Spiders, crawlers, servers, hits, caching and what not can be quite daunting for anyone doing SEO from the content marketing perspective. However, it goes without saying, that you really can’t skip technical SEO. At least, the items with big impact on your rankings. One of these, is what is referred to as the crawl budget. Which I will explain in layman terms for a quick understanding in (hopefully) no more than 15 minutes.
So What is Crawl Budget?
Think of it this way. Google’s crawler, Googlebot, basically is a bot that visits and scans the content of a website, going from page to page and learning how the pages are interlinked. The information that the crawler captures during its visit is collected and stored with the data of many other websites. Think of it like a library’s catalogue. Then, when the user is looking for a certain topic (search term), the data from many websites that the crawler has collected is shown to the user to pick which he/she would like to read more about.
The internet is very big, with millions of websites to scan in multiple languages. The crawler has to be smart about how it scans the web. Instead of scanning everything from every single page, the crawler prioritizes what it would scan and thus collect those information back to the catalogue.
In other words, if your crawl budget is low, chances of you showing up in the search results is also low due to low indexing and caching rates. If your crawl budget is high, you would have higher chance of showing up in the search results since there is much more information about your website in the catalogue to serve to search users.
Can You Check How Googlebot is Crawling Your Site?

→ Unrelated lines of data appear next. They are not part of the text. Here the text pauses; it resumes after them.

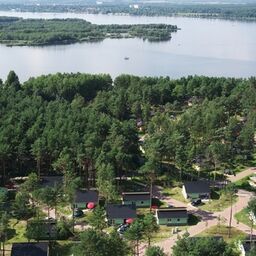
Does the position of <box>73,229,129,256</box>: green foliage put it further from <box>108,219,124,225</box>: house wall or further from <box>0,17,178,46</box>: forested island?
<box>0,17,178,46</box>: forested island

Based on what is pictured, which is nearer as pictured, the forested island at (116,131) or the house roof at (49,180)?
the house roof at (49,180)

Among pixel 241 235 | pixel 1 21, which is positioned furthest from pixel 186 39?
pixel 241 235

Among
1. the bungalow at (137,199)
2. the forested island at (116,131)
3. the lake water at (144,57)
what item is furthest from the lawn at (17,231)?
the lake water at (144,57)

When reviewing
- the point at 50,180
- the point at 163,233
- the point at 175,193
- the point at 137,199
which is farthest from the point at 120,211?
the point at 50,180

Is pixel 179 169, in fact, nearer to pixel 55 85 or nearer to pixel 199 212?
pixel 199 212

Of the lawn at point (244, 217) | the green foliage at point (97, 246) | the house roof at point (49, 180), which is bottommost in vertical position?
the lawn at point (244, 217)

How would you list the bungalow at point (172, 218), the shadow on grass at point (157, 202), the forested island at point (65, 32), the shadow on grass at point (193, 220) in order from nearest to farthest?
1. the bungalow at point (172, 218)
2. the shadow on grass at point (193, 220)
3. the shadow on grass at point (157, 202)
4. the forested island at point (65, 32)

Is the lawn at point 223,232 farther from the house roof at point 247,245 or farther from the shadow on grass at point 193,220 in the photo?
the house roof at point 247,245
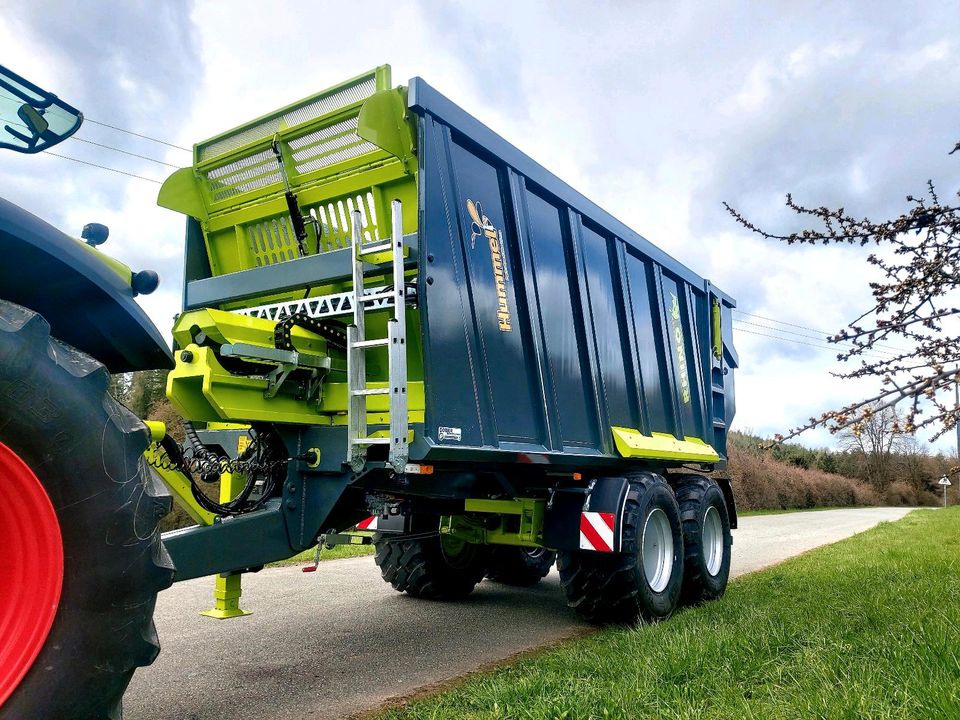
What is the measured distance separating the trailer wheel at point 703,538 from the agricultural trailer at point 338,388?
3 cm

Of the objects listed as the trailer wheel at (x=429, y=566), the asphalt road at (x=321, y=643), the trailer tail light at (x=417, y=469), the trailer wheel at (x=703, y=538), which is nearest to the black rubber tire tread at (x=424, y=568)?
the trailer wheel at (x=429, y=566)

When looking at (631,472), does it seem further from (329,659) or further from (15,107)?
(15,107)

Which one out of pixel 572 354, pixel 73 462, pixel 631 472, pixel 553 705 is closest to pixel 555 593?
pixel 631 472

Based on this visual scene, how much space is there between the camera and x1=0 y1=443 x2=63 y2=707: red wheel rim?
2.11 metres

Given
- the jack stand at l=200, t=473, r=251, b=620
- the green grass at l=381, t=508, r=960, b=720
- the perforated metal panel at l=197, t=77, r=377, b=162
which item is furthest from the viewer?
the perforated metal panel at l=197, t=77, r=377, b=162

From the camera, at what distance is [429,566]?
6535mm

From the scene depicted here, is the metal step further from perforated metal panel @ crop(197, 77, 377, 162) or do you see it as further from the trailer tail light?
the trailer tail light

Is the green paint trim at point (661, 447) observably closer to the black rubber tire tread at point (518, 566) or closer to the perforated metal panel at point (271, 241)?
the black rubber tire tread at point (518, 566)

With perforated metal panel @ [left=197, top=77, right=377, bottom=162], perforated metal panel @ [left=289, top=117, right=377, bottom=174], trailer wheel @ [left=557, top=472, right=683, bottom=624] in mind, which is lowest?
trailer wheel @ [left=557, top=472, right=683, bottom=624]

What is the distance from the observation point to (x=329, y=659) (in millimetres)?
4715

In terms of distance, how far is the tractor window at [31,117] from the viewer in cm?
261

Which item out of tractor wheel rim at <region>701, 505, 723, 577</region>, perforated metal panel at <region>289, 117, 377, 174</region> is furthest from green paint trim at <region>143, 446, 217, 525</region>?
tractor wheel rim at <region>701, 505, 723, 577</region>

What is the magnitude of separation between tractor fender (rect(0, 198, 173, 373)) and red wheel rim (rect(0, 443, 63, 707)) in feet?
2.50

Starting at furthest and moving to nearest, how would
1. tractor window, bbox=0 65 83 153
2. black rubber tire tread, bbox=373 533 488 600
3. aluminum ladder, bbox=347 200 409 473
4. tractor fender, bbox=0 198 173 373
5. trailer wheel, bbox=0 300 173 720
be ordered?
1. black rubber tire tread, bbox=373 533 488 600
2. aluminum ladder, bbox=347 200 409 473
3. tractor window, bbox=0 65 83 153
4. tractor fender, bbox=0 198 173 373
5. trailer wheel, bbox=0 300 173 720
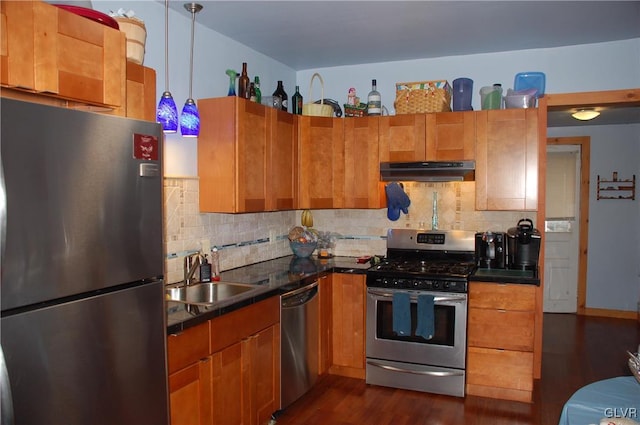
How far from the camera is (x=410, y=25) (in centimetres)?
343

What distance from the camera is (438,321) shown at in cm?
365

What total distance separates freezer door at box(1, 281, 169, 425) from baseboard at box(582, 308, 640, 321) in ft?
19.2

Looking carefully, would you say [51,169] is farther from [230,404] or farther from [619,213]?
[619,213]

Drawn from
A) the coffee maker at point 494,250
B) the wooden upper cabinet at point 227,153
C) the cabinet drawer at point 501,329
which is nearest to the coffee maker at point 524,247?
the coffee maker at point 494,250

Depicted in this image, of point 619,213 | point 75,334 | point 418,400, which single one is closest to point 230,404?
point 75,334

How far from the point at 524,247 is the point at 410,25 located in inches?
73.2

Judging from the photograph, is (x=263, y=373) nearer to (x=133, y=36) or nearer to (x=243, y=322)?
(x=243, y=322)

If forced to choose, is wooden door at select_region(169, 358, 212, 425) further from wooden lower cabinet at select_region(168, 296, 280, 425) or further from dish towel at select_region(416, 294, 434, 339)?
dish towel at select_region(416, 294, 434, 339)

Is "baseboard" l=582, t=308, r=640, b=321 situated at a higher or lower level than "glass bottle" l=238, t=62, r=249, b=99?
lower

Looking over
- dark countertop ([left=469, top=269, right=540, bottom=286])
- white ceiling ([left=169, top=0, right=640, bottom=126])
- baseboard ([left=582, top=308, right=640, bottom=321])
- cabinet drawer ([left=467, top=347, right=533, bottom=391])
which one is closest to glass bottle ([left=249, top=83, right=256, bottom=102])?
white ceiling ([left=169, top=0, right=640, bottom=126])

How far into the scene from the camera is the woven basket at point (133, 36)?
2.32 m

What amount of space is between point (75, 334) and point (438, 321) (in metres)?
2.66

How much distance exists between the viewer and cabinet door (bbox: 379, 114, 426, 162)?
3992 mm

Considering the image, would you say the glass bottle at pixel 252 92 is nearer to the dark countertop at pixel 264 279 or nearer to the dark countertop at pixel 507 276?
the dark countertop at pixel 264 279
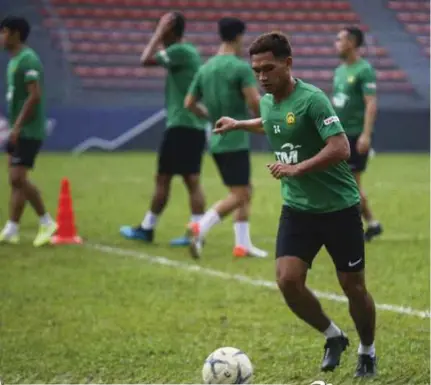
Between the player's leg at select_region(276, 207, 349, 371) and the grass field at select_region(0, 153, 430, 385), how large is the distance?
1.19 ft

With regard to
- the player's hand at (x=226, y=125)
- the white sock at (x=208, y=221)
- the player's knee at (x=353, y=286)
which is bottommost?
the white sock at (x=208, y=221)

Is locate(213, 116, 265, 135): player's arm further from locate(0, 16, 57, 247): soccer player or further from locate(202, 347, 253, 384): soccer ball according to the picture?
locate(0, 16, 57, 247): soccer player

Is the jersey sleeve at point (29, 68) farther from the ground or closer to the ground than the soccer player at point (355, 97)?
farther from the ground

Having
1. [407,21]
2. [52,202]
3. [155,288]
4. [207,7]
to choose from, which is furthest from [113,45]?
[155,288]

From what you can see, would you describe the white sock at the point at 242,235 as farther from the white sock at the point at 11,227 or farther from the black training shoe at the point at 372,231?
the white sock at the point at 11,227

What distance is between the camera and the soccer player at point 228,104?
10625 mm

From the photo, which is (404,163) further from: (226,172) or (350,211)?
(350,211)

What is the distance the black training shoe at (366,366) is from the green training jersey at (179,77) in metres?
5.78

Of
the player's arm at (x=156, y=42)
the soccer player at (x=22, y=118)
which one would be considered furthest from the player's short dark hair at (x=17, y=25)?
the player's arm at (x=156, y=42)

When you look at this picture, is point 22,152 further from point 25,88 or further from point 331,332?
point 331,332

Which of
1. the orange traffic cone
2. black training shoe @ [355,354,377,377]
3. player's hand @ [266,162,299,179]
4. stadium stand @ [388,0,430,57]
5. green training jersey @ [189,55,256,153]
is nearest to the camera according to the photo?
player's hand @ [266,162,299,179]

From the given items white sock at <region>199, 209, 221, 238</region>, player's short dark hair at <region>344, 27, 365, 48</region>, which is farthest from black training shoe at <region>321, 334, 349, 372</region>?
player's short dark hair at <region>344, 27, 365, 48</region>

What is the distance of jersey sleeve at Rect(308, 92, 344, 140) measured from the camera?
237 inches

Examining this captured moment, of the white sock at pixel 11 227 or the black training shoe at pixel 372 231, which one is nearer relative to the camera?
the white sock at pixel 11 227
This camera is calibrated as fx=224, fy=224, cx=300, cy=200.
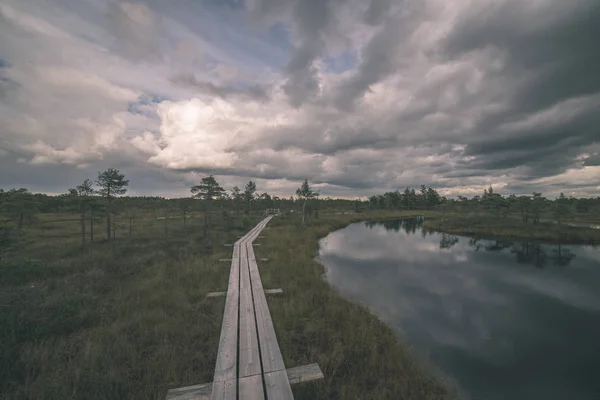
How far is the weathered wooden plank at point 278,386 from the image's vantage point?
14.3ft

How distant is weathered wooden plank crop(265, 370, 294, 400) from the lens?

Absolutely. Simply register your site with a Google Console (Google Webmasters) account if you haven’t already done so. Then, click on the ‘Crawl Stats’ sub-menu on the right-hand side menu. In this report, you can see Googlebot insights such as ‘Pages crawled per day’ and ‘Time spent downloading a page’.
From this report, you can now gauge how healthy your crawl budget is. For example, if you have a 1,000 page website but Googlebot is crawling only 10 pages per day, you can make the assumption that either you have a very low crawl budget or there is something very wrong on the technical side of your website, and you may want to have system admin or developer to take a closer look.
In case you’ve rule out any problems with the website’s set-up and configurations, you may want to start looking into some ways to increase your crawl budget. How exactly can you do that? Let’s first quickly go through what factors Google uses in determining crawl budget. In the end, it’s the top 2 factors you want to keep in mind.
Top #1 factor: How popular your website is on the internet. In other words, your link metrics.
Top #2 factor: The quality of your page content. Is it high quality enough to warrant demand for frequent crawling?
Other factors: There are other factors such as duplicate content issues, faceted navigation, and soft error page. See all at the Google Webmaster Central Blog.
How To Increase Your Crawl Budget
#1 Check your server logs.
You’re looking for how many 404 errors show up. These pages are getting shares from your crawl budget, and they shouldn’t. Error pages would not convert. Having search engines crawl these pages, is a waste of effort and sends a negative signal about your website.
#2 Check your webpage status.
Besides 404 errors, anything else that isn’t 200 or 301 codes are not okay. You can use Screaming Frog SEO tool to help you identify these pages if you don’t have direct access to your server logs.
#3 Build Your Link Juice!
According to Google, an important factor is how popular your website is on the internet. The way this is measured, more or less comes down to websites pointing back to you (backlinks). The more backlinks your website has, the more link juice it has to propagate to the important pages. Which in turn, sends a signal to crawlers that these pages are worth crawling. Link building can be done in many ways, whether it’s publishing a business update, hosting social media activities and much more. It’s an entirely other topic to explore. If you’d like to know more, feel free to contact our enablers here.
#4 Stop Link Juice Leaking to Low Value Pages
What the heck does this mean? Well, besides putting the efforts to build more link juice, efforts can also be made to stop valuable link juice you have earned to flow into low value pages that does little for your business. You can use the ‘nofollow’ tag to stop crawlers to follow through the link and block these low value page from the robots.txt file.